> **Given exercise**: Please rewrite only the lines of the entries starting at the line that contains "Within the choices" and ending at the line that contains "5238 millimetres" as a numbered list, with blank lines left out.

((

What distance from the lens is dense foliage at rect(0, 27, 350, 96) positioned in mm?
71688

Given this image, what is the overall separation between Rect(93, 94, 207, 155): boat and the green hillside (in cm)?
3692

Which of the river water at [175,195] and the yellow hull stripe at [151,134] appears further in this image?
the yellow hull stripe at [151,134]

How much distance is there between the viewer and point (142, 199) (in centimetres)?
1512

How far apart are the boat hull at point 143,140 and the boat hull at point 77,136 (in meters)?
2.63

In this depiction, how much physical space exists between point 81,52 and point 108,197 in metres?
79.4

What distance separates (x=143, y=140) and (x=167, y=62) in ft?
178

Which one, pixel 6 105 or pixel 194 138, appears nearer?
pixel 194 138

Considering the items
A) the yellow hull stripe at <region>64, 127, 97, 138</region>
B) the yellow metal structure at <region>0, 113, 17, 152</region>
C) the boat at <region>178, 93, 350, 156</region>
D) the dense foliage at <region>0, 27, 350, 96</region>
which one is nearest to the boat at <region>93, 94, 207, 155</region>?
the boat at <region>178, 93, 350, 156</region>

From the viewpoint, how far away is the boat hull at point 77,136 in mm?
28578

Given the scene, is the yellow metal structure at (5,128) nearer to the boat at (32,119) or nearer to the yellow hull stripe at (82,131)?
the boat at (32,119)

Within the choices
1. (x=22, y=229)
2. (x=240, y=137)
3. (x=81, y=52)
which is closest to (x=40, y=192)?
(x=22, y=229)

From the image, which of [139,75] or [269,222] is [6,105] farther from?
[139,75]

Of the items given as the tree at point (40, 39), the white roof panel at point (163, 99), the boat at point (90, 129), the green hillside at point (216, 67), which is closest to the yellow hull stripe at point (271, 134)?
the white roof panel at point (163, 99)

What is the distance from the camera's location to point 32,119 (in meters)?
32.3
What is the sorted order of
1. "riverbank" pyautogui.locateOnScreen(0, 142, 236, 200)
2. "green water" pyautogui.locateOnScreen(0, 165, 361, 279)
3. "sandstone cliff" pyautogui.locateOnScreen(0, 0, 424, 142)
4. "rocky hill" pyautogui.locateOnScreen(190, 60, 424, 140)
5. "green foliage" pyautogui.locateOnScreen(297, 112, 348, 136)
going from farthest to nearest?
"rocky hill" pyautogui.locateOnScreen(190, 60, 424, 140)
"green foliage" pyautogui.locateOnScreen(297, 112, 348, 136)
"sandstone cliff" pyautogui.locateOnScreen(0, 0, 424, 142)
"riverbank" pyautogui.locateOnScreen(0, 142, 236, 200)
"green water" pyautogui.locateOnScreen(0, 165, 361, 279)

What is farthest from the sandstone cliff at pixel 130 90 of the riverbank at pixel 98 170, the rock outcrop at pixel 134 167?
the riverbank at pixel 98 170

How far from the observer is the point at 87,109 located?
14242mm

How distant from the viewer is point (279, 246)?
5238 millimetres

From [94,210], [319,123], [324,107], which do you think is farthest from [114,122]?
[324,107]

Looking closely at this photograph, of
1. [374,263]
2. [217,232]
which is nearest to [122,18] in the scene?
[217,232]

))

> **Answer to this problem**:
1. Within the choices
2. 1. (x=22, y=229)
3. 2. (x=240, y=137)
4. 3. (x=81, y=52)
5. which is closest to (x=40, y=192)?
6. (x=22, y=229)
7. From the image, which of [139,75] or [269,222] is [6,105] farther from?
8. [139,75]
9. Of the items given as the tree at point (40, 39), the white roof panel at point (163, 99), the boat at point (90, 129), the green hillside at point (216, 67), which is closest to the yellow hull stripe at point (271, 134)?
10. the white roof panel at point (163, 99)
11. What is the distance from the camera's location to point 32,119 (in meters)?
12. 32.3
13. What is the sorted order of
14. 1. "riverbank" pyautogui.locateOnScreen(0, 142, 236, 200)
15. 2. "green water" pyautogui.locateOnScreen(0, 165, 361, 279)
16. 3. "sandstone cliff" pyautogui.locateOnScreen(0, 0, 424, 142)
17. 4. "rocky hill" pyautogui.locateOnScreen(190, 60, 424, 140)
18. 5. "green foliage" pyautogui.locateOnScreen(297, 112, 348, 136)
19. going from farthest to nearest?
20. "rocky hill" pyautogui.locateOnScreen(190, 60, 424, 140)
21. "green foliage" pyautogui.locateOnScreen(297, 112, 348, 136)
22. "sandstone cliff" pyautogui.locateOnScreen(0, 0, 424, 142)
23. "riverbank" pyautogui.locateOnScreen(0, 142, 236, 200)
24. "green water" pyautogui.locateOnScreen(0, 165, 361, 279)
25. What is farthest from the sandstone cliff at pixel 130 90 of the riverbank at pixel 98 170, the rock outcrop at pixel 134 167?
26. the riverbank at pixel 98 170
27. How far from the observer is the point at 87,109 located?
28. 14242mm
29. How distant from the viewer is point (279, 246)?
30. 5238 millimetres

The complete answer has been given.